---- READING TEXT

Approximately 20,000 people have been killed this year alone, making it the second-deadliest year on record.

More than 100,000 people have been killed in Yemen’s civil war since 2015, a report says.

The death toll includes more than 12,000 civilians killed in attacks directly targeting civilians, according to the Armed Conflict Location and Event Data Project (ACLED).

The situation in Yemen has been described by the United Nations as the world’s worst humanitarian crisis.

Matthias Sulz, ACLED’s Yemen Research Manager, said: “These estimates are only “the least bad best guess” — the true toll is likely far higher.

“Despite secret talks between Saudia Arabia and the Houthis, fighting continues on multiple fronts across the country… If they come to an agreement, deadly clashes may subside but Yemen’s civil war will carry on. In either case, fatalities will continue to mount.”

Yemen’s civil war began when Iran-aligned rebels sparked an uprising in the north and centre of the country in 2014, toppling the internationally-recognised government in the capital of Sanaa.

In March 2015, Saudi Arabia led airstrikes in an attempt to prevent the Houthi rebels from overrunning the south of Yemen.

Civilians suffered most in the airstrikes, which have hit schools, hospitals and wedding parties.

In response, Houthi rebels have targeted vessels in the Red Sea and used drones and missiles to attack Saudi Arabia.

This year is already the second-deadliest on record, with approximately 20,000 people killed.

April was the most lethal month so far, during which over 2,500 people were reported killed.

People gather at the site of an airstrike launched by the Saudi-led coalition in Sanaa, Yemen

The deadliest year was 2018, when 30,800 people were left dead.

--------
---- EXTRACTED INFORMATION

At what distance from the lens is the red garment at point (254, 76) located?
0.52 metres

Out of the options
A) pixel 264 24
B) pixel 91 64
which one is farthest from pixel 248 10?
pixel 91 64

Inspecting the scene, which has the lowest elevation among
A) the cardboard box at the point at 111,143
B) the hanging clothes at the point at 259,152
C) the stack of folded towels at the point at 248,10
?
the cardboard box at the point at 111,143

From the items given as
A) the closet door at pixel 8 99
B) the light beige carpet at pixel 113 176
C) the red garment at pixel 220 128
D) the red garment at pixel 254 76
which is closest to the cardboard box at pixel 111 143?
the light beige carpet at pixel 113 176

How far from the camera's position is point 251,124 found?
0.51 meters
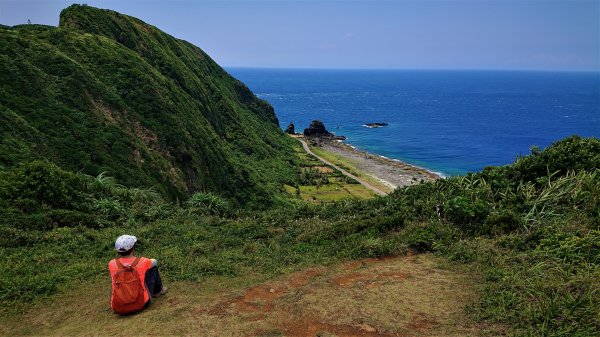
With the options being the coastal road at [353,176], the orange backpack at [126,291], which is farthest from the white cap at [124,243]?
the coastal road at [353,176]

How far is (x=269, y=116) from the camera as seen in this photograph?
10562 centimetres

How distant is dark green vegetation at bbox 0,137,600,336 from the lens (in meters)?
8.06

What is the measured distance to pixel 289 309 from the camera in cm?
805

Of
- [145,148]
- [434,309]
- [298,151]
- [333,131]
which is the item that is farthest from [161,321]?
[333,131]

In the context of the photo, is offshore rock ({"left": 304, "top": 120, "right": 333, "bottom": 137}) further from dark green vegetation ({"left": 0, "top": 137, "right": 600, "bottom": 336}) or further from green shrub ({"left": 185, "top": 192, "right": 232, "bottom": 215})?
dark green vegetation ({"left": 0, "top": 137, "right": 600, "bottom": 336})

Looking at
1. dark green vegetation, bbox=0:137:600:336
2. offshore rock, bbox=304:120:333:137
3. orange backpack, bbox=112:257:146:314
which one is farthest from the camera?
offshore rock, bbox=304:120:333:137

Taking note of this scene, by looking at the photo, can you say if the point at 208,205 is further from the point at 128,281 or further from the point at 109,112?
the point at 109,112

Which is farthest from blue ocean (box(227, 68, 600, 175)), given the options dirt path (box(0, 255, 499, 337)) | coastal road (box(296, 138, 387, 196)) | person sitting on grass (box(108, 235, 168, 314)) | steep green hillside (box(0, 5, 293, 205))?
person sitting on grass (box(108, 235, 168, 314))

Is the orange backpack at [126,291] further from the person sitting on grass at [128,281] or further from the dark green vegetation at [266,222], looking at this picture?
the dark green vegetation at [266,222]

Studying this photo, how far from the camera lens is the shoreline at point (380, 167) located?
233 feet

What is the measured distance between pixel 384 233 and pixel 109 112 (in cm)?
2849

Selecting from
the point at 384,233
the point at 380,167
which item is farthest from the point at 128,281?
the point at 380,167

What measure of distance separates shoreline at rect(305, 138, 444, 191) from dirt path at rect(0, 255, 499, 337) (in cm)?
5431

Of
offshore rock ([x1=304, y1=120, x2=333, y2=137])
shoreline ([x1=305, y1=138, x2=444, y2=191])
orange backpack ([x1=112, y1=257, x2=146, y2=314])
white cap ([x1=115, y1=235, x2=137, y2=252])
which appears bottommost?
shoreline ([x1=305, y1=138, x2=444, y2=191])
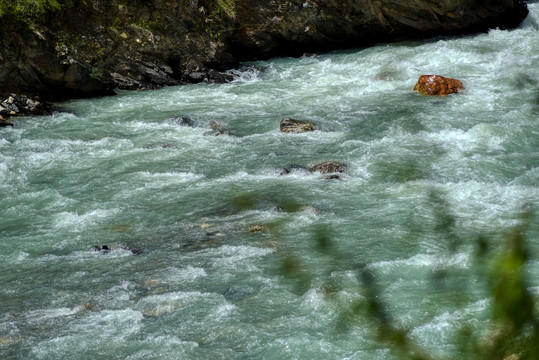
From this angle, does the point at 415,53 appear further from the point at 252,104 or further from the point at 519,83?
the point at 252,104

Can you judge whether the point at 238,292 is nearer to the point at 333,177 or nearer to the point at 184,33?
the point at 333,177

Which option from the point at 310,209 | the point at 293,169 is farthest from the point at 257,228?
the point at 293,169

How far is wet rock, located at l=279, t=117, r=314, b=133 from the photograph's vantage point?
40.4ft

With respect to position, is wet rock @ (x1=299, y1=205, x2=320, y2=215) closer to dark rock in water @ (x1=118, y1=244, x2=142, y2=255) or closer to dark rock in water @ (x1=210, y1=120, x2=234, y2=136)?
dark rock in water @ (x1=118, y1=244, x2=142, y2=255)

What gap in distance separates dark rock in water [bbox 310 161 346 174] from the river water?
21 cm

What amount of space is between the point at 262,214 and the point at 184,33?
34.3ft

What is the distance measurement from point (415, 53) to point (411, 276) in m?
11.9

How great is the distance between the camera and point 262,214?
27.6 ft

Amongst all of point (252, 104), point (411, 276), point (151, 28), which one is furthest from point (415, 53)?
point (411, 276)

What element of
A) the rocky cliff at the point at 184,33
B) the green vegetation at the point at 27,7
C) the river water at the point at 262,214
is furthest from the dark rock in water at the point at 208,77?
the green vegetation at the point at 27,7

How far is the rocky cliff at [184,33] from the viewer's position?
1534 centimetres

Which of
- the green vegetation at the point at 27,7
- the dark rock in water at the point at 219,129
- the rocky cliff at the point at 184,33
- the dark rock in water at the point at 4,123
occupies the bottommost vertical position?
the dark rock in water at the point at 219,129

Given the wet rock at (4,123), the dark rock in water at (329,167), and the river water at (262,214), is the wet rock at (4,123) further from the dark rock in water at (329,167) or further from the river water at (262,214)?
the dark rock in water at (329,167)

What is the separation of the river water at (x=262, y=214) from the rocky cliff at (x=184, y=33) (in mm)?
1044
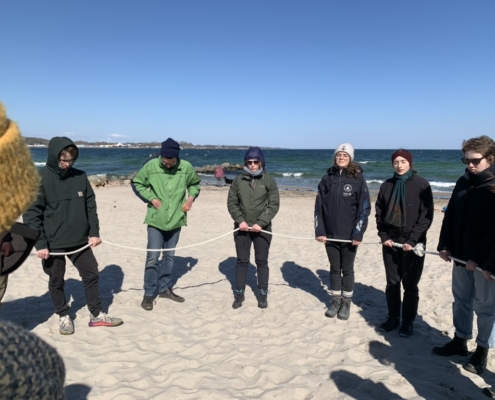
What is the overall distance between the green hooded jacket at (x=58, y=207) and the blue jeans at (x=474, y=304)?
3.84 meters

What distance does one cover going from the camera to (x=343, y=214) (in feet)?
13.5

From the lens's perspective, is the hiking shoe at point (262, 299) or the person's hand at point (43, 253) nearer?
the person's hand at point (43, 253)

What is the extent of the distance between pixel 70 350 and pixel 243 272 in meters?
2.12

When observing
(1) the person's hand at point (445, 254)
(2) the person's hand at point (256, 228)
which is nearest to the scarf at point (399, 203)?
(1) the person's hand at point (445, 254)

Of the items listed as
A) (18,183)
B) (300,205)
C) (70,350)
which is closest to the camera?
(18,183)

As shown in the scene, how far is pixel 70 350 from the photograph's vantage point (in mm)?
3414

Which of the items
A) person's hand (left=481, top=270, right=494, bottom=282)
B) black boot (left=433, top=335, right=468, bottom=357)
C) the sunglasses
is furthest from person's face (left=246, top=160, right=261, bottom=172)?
the sunglasses

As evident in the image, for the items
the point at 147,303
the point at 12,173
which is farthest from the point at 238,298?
the point at 12,173

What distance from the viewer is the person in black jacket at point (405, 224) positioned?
12.0 ft

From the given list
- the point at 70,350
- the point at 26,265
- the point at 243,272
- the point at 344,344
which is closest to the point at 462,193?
the point at 344,344

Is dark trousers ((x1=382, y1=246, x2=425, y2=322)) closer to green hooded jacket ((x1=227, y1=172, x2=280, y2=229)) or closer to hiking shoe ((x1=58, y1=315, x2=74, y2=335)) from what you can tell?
green hooded jacket ((x1=227, y1=172, x2=280, y2=229))

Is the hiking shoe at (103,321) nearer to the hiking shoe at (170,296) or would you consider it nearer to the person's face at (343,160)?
the hiking shoe at (170,296)

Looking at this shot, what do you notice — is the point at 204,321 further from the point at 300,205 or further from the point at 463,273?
the point at 300,205

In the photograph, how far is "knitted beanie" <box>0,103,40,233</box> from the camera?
29.0 inches
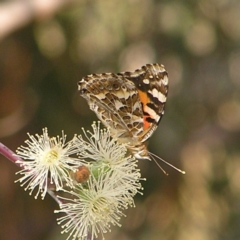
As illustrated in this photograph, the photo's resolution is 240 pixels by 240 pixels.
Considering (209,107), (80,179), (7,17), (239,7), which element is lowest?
(209,107)

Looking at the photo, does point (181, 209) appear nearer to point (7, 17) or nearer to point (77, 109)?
point (77, 109)

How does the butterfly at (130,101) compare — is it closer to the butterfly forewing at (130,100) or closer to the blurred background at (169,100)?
the butterfly forewing at (130,100)

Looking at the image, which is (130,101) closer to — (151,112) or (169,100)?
(151,112)

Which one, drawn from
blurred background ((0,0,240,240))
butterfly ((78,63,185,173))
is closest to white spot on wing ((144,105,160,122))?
butterfly ((78,63,185,173))

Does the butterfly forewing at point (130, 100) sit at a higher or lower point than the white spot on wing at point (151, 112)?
higher

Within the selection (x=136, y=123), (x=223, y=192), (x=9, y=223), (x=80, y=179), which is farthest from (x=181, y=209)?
(x=80, y=179)

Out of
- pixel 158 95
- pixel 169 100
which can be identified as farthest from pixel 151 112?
pixel 169 100

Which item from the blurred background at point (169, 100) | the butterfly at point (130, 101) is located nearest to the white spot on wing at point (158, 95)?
the butterfly at point (130, 101)
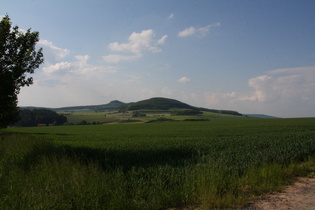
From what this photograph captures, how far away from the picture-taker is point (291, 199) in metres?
6.50

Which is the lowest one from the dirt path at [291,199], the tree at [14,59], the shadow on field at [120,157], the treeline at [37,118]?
the treeline at [37,118]

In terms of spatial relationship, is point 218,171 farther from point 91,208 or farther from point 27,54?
point 27,54

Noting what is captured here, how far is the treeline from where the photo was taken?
297ft

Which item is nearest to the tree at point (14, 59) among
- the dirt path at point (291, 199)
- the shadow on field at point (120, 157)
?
the shadow on field at point (120, 157)

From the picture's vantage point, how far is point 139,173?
8805 mm

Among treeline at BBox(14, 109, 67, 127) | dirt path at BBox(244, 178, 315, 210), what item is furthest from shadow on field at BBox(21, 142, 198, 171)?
treeline at BBox(14, 109, 67, 127)

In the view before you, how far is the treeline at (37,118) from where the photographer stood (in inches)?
3565

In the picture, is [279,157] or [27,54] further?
[27,54]

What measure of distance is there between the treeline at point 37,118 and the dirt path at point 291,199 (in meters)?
99.4

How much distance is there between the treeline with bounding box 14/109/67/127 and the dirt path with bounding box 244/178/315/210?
9938cm

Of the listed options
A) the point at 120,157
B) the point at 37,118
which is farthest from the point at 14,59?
the point at 37,118

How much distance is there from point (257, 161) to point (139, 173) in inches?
228

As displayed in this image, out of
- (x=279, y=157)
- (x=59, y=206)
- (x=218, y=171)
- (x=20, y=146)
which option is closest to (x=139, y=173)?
(x=218, y=171)

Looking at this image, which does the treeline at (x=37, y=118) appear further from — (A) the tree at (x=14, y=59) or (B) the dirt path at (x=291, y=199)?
(B) the dirt path at (x=291, y=199)
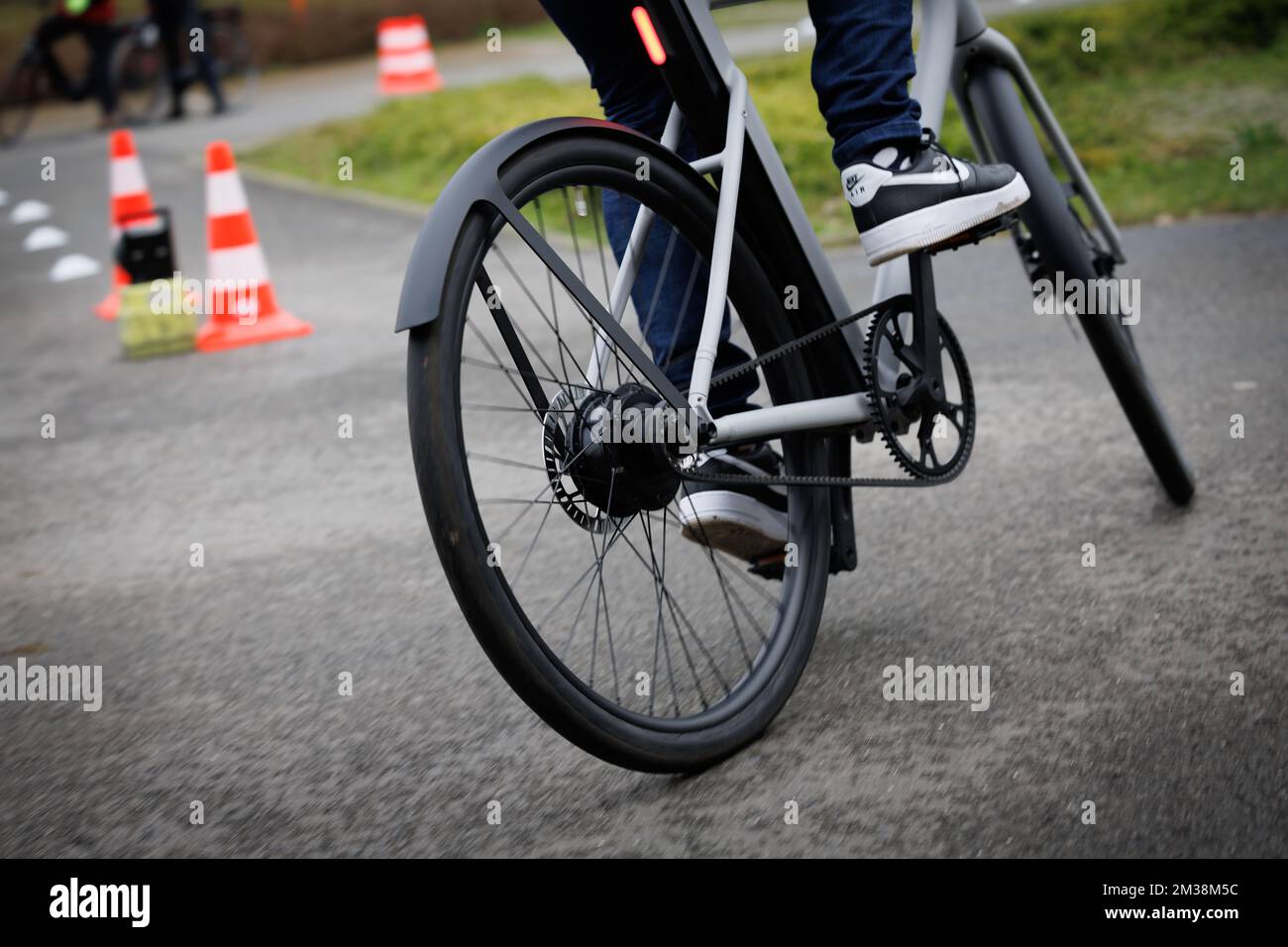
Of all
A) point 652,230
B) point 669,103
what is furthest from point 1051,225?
point 652,230

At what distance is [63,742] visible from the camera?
298 cm

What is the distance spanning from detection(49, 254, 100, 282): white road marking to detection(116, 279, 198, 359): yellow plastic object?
2.07 m

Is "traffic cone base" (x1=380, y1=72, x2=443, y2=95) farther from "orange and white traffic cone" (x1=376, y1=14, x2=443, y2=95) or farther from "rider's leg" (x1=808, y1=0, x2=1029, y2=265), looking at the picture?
"rider's leg" (x1=808, y1=0, x2=1029, y2=265)

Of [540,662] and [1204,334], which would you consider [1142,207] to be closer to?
[1204,334]

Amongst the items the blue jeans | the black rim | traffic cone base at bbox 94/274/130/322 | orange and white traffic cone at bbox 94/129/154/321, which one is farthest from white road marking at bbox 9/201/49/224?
the blue jeans

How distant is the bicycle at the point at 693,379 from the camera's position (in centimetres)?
225

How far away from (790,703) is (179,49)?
46.1 feet

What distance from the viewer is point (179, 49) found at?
15344mm

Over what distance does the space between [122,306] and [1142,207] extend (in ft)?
14.3

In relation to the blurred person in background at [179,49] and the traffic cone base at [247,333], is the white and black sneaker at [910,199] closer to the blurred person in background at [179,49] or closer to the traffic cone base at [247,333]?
the traffic cone base at [247,333]

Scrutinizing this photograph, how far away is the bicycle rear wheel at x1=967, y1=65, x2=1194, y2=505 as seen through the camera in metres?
3.35

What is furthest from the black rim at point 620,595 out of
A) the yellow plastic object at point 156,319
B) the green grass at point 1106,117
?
the green grass at point 1106,117

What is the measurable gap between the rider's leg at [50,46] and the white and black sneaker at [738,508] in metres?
14.8

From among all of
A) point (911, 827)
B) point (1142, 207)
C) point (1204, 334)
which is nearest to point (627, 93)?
point (911, 827)
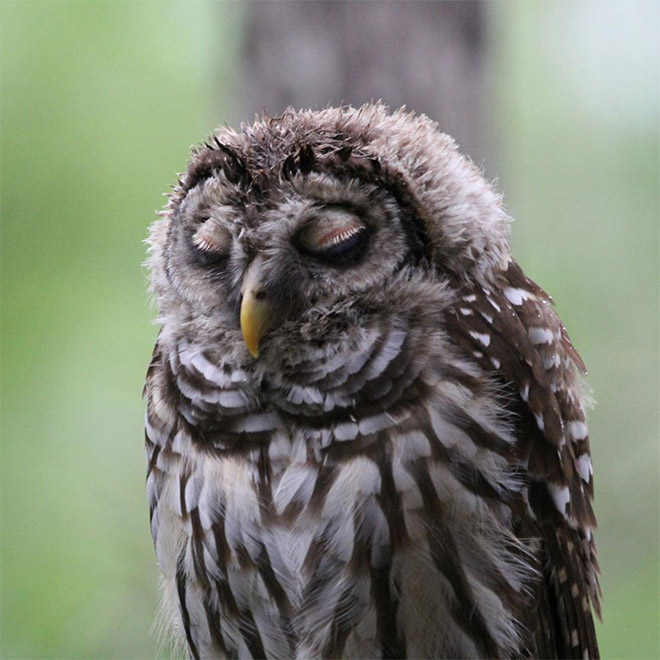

--------

--- REQUIRED WORK ---
1: According to the text on Yemen's civil war, which month has been the most lethal so far this year?
2: Repeat the part of the text on Yemen's civil war starting at "This year is" and ending at "were reported killed.".

--- REPLIES ---
1: April, with over 2,500 people reported killed.

2:
This year is already the second-deadliest on record, with approximately 20,000 people killed.

April was the most lethal month so far, during which over 2,500 people were reported killed.